Brief:
Everything in the records below is to be reproduced exactly, apart from the images.

Data:
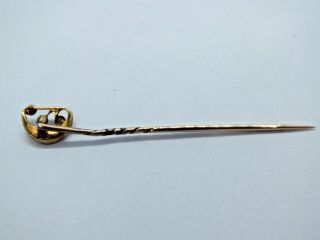 Antique Vintage 14ct yellow gold Pearl and Emerald tie pin. 8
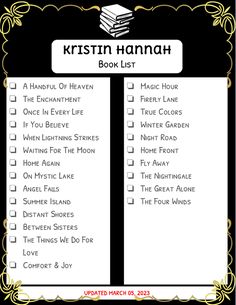 the book list for krisin hannah's book list is shown in black and white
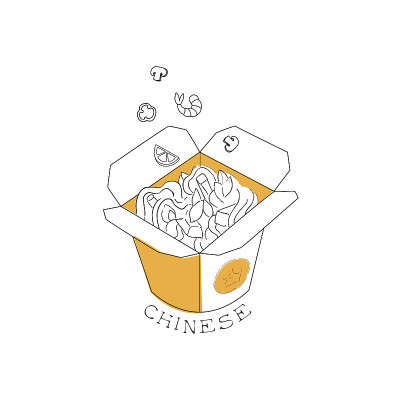 外卖午餐盒与面条中国食品和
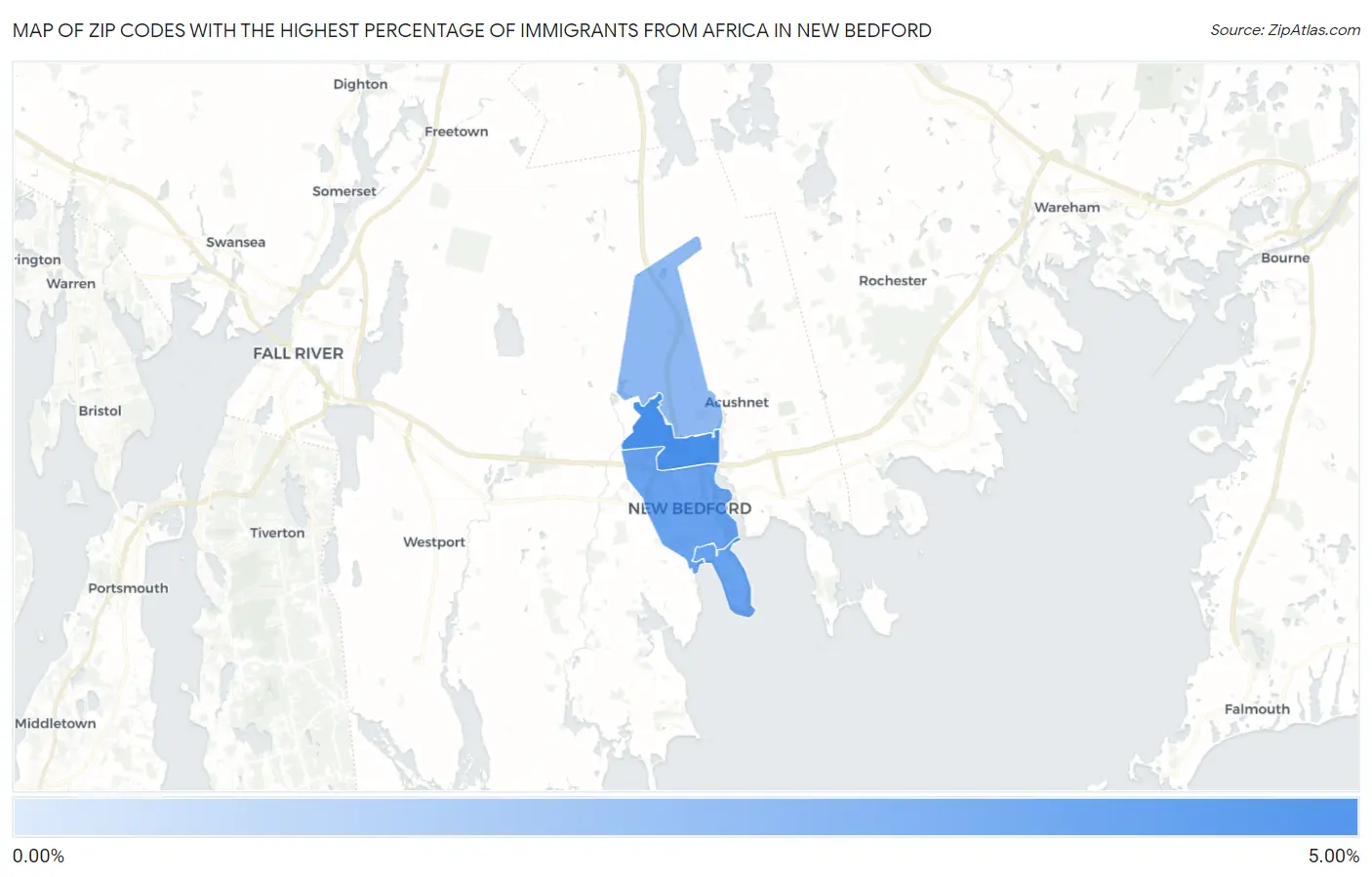 Zip Codes with the Highest Percentage of Immigrants from Africa in New Bedford Map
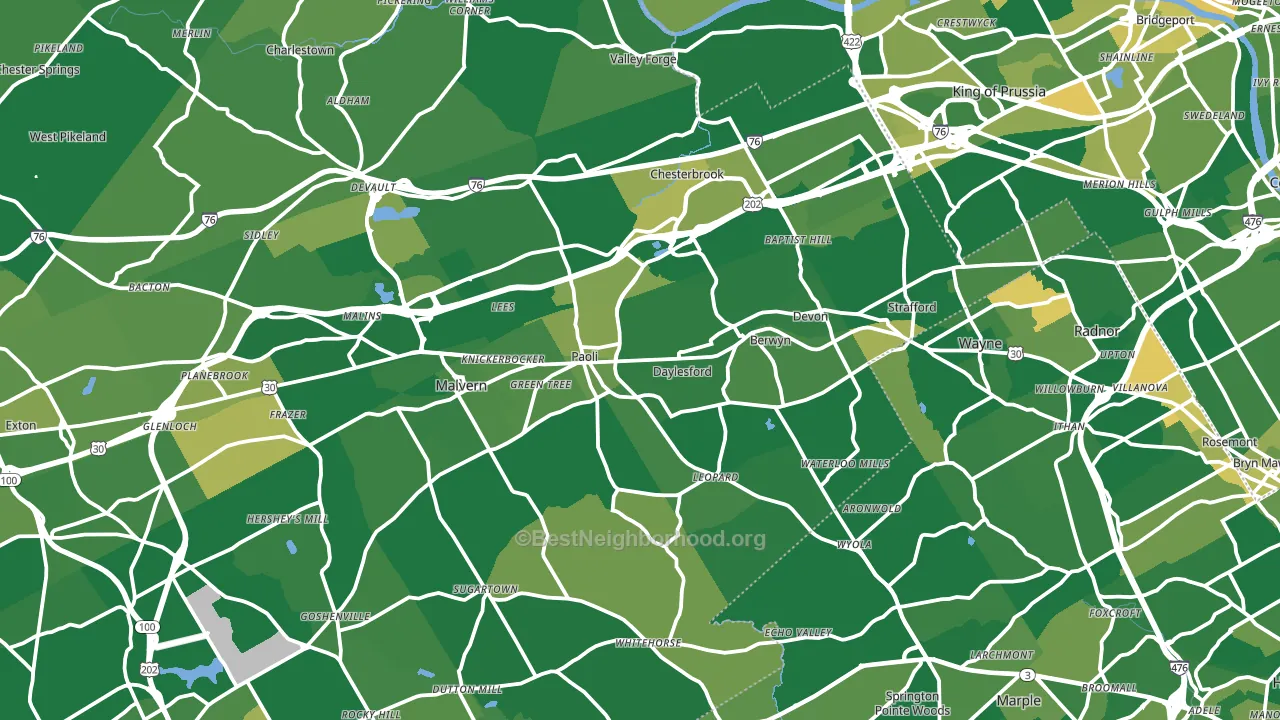 Berwyn, PA block-group voter-turnout map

Reply:
 Antique Vintage 14ct yellow gold Pearl and Emerald tie pin. 8
 the book list for krisin hannah's book list is shown in black and white
 外卖午餐盒与面条中国食品和
 Zip Codes with the Highest Percentage of Immigrants from Africa in New Bedford Map
 Berwyn, PA block-group voter-turnout map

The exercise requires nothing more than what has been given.